Best Practices - Core allocation
- by jsavit
This post is one of a series of "best practices" notes for Oracle VM Server for SPARC
(also called Logical Domains)
Introduction
SPARC T-series servers currently have up to 4 CPU sockets, each of which has up to 8
or (on SPARC T3) 16 CPU cores, while each CPU core has 8 threads, for a maximum of 512
dispatchable CPUs.
The defining feature of Oracle VM Server for SPARC is that each domain is assigned
CPU threads or cores for its exclusive use. This avoids the overhead of software-based
time-slicing and emulation (or binary rewriting) of system state-changing privileged instructions used in traditional hypervisors.
To create a domain, administrators specify either the number of CPU threads or cores that the domain
will own, as well as its memory and I/O resources.
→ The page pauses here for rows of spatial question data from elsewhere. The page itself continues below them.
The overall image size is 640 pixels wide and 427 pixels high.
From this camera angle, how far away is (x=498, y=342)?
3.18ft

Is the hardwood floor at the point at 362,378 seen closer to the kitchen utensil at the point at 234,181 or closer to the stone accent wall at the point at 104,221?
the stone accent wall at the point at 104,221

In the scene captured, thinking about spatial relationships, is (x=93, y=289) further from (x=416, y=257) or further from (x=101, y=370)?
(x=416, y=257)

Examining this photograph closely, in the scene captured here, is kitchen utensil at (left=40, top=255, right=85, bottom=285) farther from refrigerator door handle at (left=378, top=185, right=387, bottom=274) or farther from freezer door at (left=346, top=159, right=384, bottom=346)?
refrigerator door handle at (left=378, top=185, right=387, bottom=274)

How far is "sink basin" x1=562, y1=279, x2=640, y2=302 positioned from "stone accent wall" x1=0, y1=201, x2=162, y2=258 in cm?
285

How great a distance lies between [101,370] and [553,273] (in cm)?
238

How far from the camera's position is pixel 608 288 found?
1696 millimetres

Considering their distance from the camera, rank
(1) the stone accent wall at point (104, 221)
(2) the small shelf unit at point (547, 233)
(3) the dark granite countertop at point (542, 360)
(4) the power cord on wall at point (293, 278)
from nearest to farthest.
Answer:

When CPU resources are assigned at the individual thread level,
the logical domains constraint manager attempts
to assign threads from the same cores to a domain,
and avoid "split core" situations where the same CPU core is used by multiple domains.
Sometimes this is unavoidable, especially when domains are allocated and deallocated CPUs in
small increments.
Why split cores can matter
Split core allocations can silenty reduce performance because multiple domains
with different address spaces and memory contents are sharing the core's Level 1 cache (L1$).
This is called false cache sharing since even identical memory addresses from
different domains must point to different locations in RAM. The effect of this is
increased contention for the cache, and higher memory latency for each domain using that core.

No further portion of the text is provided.